Early entry is definitely an advantage in the product placement industry as we found that,

regardless of size, the companies that are most active (and most successful) in Hollywood are those

that thought about it first and established relationships early on:

C5: “Fortunately we developed a good relationship a couple of years ago before they thought about it…I really have a good relationship with them (the studios). That's what is really necessary, because while they don't have control of their director...they do have control over which brand of product they place in their movie. It's all about who you know.” C4: “the production houses themselves are probably starting to look for perhaps a little bit more of a closer relationship, sort of more hand in hand.”

The focus of relationships is accentuated by the nature of the Hollywood business and we

were often reminded that “Hollywood is one of those relationship-type of industries” (C1)

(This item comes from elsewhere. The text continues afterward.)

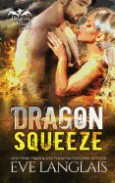 Dragon Squeeze image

C4: “This is a town based upon relationships. I think you need to physically be here, to be honest with you, to cultivate those relationships and to derive the benefits from them.”

Los Angeles-based agents and clients expressed the benefits of being in the “in-crowd,” of

the rather shielded and somewhat restricted entertainment world. Members of the in-crowd like to

name-drop, throw “invitation-only” cocktail parties, and/or entertain on private yachts. This

exchange is as much driven by their own ego gratification as by business motives. The dynamics of

the industry are described rather well in the following quote:

C4: “I wanted to proactively go out there and cultivate relationships with different folks from all levels, whether it be celebrity talent, whether it be producers, writers, property masters, etc. Sort of covering all gamuts of the business. We have been able to forge relationships with many of these people by the sheer ability to sort of be here in town. (…) We’ve been able to forge these relationships with people, so that it’s not just about writing a check to be a part of something. We’re getting invited because of who we are and how we treat people, not because we have a lot of money in the bank account. We’re being asked to participate and being given opportunities because we’ve been good to people. Because we’ve been generous with people and because they respect us and we respect them. It’s a very give and take relationship.”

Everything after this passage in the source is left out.